→ **PROMPT**: Begin at the line containing "Quill Pen Drawing" in the records below, end at the line containing "1º poluem as", and retype each line in that span exactly. No other line and no image should appear.

→ **DATASET RECORDS**:
▬▬▬▬▬▬

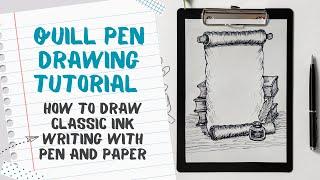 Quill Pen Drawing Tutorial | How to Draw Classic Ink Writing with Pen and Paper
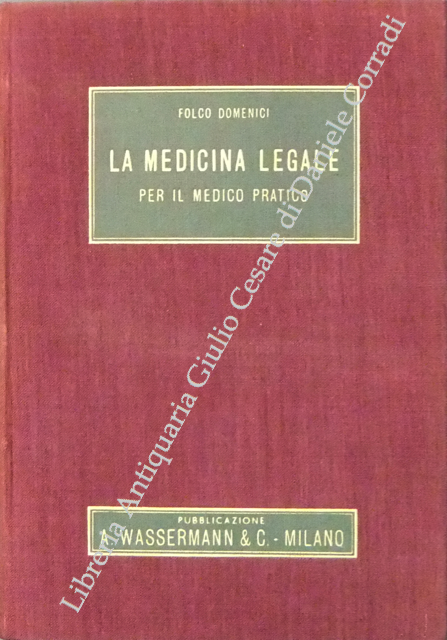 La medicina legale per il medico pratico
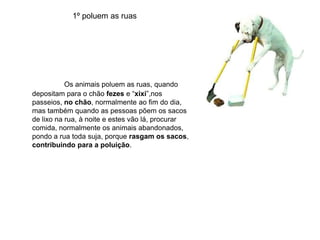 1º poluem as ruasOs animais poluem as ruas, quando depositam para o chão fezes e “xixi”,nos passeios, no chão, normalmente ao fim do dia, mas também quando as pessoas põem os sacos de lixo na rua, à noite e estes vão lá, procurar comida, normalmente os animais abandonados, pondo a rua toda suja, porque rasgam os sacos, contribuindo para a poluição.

▬▬▬▬▬▬

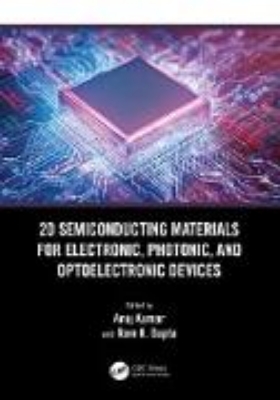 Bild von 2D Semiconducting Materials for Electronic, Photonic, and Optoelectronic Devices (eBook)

▬▬▬▬▬▬

→ **RESPONSE FOR THIS EXERCISE**:
 Quill Pen Drawing Tutorial | How to Draw Classic Ink Writing with Pen and Paper
 La medicina legale per il medico pratico
 1º poluem as ruasOs animais poluem as ruas, quando depositam para o chão fezes e “xixi”,nos passeios, no chão, normalmente ao fim do dia, mas também quando as pessoas põem os sacos de lixo na rua, à noite e estes vão lá, procurar comida, normalmente os animais abandonados, pondo a rua toda suja, porque rasgam os sacos, contribuindo para a poluição.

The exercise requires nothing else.